Siri, iOS 7, June, 2013

Part 1 — Your Attention Please: A New World Is Almost Upon Us

Summary (tl;dr)

  • This series will explore the five- to twenty-year future of smart agents and the knowledge bases they use and build. These may be the most socially important forms of AI that will emerge in the coming generation.
  • As we’ve seen in the headlines about deep learning since 2012, the AIs are presently awaking all around us, whether we want them to or not. They are also coming in our image — in their neural form and function — again whether we want them to or not. To paraphrase futurist Stewart Brand, “We are gaining superpowers, so we better get good at using them.”
  • A new kind of software agent called a personal sim is the most empowering and intimate form of AI on the horizon. We’ll soon be using sims that model our interests, goals, and values in their knowledge bases, and which act as our assistants and digital interfaces to the world.
  • In their early years we’ll likely think of sims as bright but slightly autistic children, much better at many tasks than we are, but still unschooled and unwise in many ways. At the same time, the knowledge bases our sims use will be full of errors, and won’t be sufficiently open at first.
  • The takeaway from this series will be that we will need to build and raise our sims and their knowledge bases well, with love and care, as they will be central to how billions of us live our lives in the 2020s and beyond.

Article

The biggest advance in computing technology that humanity has yet seen is sneaking up all around us, right now. In just the last five years, our leading IT companies are building the first truly useful intelligent assistive personal software agents, or “smart agents” for short. The exponential convergence of speech recognition, natural language understanding, deep machine learning, increasingly intricate and valuable knowledge graphs and knowledge bases of big data, and contextual information from our digital devices, including our online habits, email, social networks, purchases, and location data, is allowing smart agents to anticipate our daily actions, wants and needs.
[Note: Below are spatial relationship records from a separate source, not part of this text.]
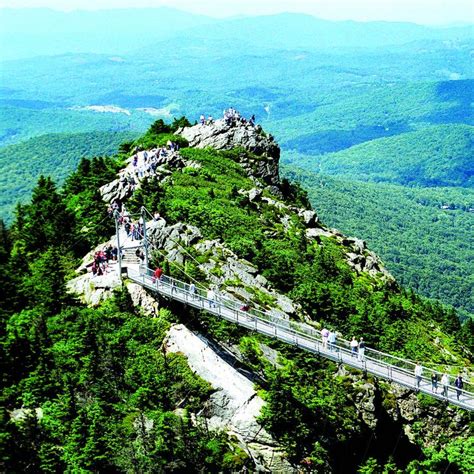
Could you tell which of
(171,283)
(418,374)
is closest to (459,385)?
(418,374)

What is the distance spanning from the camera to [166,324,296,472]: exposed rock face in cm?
3006

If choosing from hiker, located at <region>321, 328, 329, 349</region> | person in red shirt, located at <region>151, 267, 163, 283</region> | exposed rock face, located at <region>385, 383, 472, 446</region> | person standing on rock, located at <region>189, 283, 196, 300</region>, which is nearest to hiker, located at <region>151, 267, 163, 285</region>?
person in red shirt, located at <region>151, 267, 163, 283</region>

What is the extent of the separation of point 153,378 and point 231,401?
131 inches

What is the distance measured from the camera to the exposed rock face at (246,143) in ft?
230

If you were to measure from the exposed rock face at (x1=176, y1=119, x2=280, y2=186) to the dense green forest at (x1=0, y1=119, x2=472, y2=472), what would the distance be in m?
21.4

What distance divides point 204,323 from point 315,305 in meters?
11.0

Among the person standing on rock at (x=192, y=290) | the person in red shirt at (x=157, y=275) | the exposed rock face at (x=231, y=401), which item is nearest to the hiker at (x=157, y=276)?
the person in red shirt at (x=157, y=275)

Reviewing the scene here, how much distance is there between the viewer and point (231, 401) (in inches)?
1241

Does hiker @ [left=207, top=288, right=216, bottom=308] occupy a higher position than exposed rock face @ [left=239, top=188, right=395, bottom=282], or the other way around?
hiker @ [left=207, top=288, right=216, bottom=308]

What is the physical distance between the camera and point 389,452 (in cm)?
3503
Conversational agents include Google Now, Apple’s Siri, Amazon’s Alexa, Microsoft’s Cortana, Facebook’s M, the Siri founder’s startup Viv, Baidu’s Deep Speech (technically, the speech rec front end to an agent), IBM’s Watson Analytics (technically, an analytics front end to an agent), and a large number of offerings from smaller companies, such as Soundhound’s Hound, call center automation agents like IPSoft’s Amelia and Next IT’s Alme (I am an advisor to NextIT), dedicated tech support bots like Slack’s Slackbot, scheduling bots X.ai and Clara, “smart texting” customer service bots like Go Moment’s Ivy (for hotels), email assistant Crystal, chatbots like Microsoft’s Tay, and a host of others either under the radar or in development. Smart agents are increasingly good at understanding the semantic meanings in our text, voice, GPS and other data, inferring our likely next actions, and predicting our needs, based on our current context. When they don’t understand, they are also learning how to ask questions to clarify our intent.
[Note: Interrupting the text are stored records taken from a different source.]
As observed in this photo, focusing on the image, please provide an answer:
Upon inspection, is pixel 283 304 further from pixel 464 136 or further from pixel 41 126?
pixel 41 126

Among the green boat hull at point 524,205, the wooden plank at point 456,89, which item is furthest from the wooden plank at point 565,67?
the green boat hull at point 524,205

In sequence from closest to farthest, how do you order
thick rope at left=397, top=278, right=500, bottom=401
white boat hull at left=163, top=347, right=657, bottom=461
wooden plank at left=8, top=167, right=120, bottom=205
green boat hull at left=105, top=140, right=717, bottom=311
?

At the same time, Google, Baidu, Microsoft, Amazon, Facebook, IBM, Nvidia, Factual, and other IT platform leaders are building both proprietary and open knowledge graphs and knowledge bases, vast databases that allow semantic representations of public and private information, and which use machine learning to do reasoning and inference with this data. In early 2015, Google began ranking websites based on their factual accuracy, not just PageRank. Any site with more than a few factual inaccuracies, according to the base, such as the antivaxxer sites, now gets a lower ranking in the new algorithm, renamed RankBrain, as it is centered around artificial neural networks.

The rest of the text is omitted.